To be done |
1. For each statement below, say whether it agrees with the SGI analysis, answering yes or no and quoting the deciding words of the text: (a) SGI filed for Chapter 11 on April 1, 2009. (b) The sale of SGI's assets to Rackable Systems was finalized at $25 million. (c) After the purchase, the new SGI carries long-term debt.
2. According to the SGI analysis, how much cash per share does the new SGI have?
3. Transcribe the passage of the SGI analysis starting at "Silicon Graphics International (SGI)" and ending at "is his third.".

Source document |
Silicon Graphics International (SGI) Analysis

Randy of Durig Capital has brought you two ideas, DIVX and LAB, that played out well immediately, so here is his third.

Is it Silicon Graphics International’s time to shine?

Is Silicon Graphics International [[SGI]] third time a charm? Now that they have rock solid balance sheet, excellent execution and very low enterprise value, is this SGI’s time to shine?

Our goal is to select, purchase and monitor companies in an effort of gaining outstanding performing investments while minimizing risk for our clients. We will cover part of our review and selection process as well as explain why SGI has currently become one of our selections.

First, you should know the following: On April 1, 2009, SGI filed for Chapter 11, again, and announced that it sold all of its assets to Rackable Systems for $25 million. The sale increased to $42.5 million and was finalized on May 11, 2009.

At the same time, Rackable announced their name change, Silicon Graphics International, as their global name and brand.

We first search for companies with pristine balance sheets

After the purchase and name change, the new SGI has roughly $154.8 million in cash, or $5.10 per share, and no long term debt after completion of the December quarter.

SGI has a very strong balance sheet.

We like extremely low enterprise values

When you subtract out the cash from the enterprise while remembering that SGI has no debt, their enterprise value (the value of the ongoing operations of the company) is actually extremely small for a company that just completed a single quarter with over $150 million in pro forma revenues.

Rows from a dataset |
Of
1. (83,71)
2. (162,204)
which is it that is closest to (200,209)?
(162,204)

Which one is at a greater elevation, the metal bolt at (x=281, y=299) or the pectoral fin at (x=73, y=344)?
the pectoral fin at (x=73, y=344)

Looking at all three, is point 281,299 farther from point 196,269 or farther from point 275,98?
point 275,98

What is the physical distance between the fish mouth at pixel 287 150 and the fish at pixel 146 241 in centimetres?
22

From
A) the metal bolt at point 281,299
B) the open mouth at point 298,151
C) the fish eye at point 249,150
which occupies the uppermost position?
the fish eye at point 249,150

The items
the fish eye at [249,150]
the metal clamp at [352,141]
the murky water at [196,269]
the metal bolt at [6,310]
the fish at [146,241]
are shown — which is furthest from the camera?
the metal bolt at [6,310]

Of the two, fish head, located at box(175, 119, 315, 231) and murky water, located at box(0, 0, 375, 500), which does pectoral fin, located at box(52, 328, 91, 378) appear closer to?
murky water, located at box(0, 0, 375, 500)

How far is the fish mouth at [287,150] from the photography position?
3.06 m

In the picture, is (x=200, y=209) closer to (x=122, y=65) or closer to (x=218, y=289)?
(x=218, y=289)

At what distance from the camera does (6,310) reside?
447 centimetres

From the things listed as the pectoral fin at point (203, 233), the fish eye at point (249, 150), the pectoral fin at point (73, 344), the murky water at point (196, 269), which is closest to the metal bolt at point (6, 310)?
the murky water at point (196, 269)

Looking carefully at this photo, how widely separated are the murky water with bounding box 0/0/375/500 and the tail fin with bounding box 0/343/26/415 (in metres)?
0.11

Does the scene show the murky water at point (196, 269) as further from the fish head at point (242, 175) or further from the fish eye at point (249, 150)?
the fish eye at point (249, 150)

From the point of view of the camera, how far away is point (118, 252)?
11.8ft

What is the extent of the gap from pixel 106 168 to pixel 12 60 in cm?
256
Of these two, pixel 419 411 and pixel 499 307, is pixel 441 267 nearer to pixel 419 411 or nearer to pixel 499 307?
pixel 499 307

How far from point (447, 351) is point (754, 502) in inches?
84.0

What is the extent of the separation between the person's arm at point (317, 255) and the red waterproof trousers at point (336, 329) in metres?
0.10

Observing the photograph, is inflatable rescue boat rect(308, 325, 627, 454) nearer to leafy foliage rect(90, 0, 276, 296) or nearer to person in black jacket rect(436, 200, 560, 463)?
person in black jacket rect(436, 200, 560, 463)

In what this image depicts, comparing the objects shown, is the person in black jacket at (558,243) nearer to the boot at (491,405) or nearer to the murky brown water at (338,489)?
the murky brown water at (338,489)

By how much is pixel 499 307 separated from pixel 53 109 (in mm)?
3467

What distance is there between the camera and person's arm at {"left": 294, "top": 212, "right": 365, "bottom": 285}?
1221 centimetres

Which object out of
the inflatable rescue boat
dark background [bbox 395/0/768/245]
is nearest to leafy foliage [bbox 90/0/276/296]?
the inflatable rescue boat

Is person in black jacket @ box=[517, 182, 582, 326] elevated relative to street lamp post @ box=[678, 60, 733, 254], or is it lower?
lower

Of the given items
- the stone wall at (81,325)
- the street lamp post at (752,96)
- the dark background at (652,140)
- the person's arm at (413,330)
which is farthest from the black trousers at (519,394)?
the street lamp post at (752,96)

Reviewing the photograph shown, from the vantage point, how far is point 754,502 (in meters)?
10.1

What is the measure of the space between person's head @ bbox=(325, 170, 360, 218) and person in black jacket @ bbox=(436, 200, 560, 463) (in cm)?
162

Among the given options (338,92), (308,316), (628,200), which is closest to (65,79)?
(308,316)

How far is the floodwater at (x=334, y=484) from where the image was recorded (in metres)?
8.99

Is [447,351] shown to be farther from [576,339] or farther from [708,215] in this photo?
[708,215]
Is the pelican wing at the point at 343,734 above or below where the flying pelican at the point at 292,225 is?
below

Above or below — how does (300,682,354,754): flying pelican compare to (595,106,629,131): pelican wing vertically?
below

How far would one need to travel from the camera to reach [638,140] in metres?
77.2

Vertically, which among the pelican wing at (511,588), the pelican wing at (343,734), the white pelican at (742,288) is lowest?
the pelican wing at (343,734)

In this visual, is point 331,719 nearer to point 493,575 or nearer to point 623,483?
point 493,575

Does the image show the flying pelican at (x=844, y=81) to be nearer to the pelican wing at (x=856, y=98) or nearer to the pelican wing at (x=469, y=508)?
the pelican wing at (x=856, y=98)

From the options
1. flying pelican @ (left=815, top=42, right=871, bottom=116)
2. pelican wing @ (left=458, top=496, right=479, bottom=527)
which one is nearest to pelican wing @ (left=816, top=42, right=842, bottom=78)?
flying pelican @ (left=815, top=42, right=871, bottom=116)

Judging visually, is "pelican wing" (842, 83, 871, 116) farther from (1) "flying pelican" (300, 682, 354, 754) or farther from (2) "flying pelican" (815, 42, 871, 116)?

Solutions in order |
1.
(a) Yes: "On April 1, 2009, SGI filed for Chapter 11, again"
(b) No: "The sale increased to $42.5 million and was finalized on May 11, 2009."
(c) No: "no long term debt after completion of the December quarter"

2. The new SGI has $5.10 per share in cash.

3.
Silicon Graphics International (SGI) Analysis

Randy of Durig Capital has brought you two ideas, DIVX and LAB, that played out well immediately, so here is his third.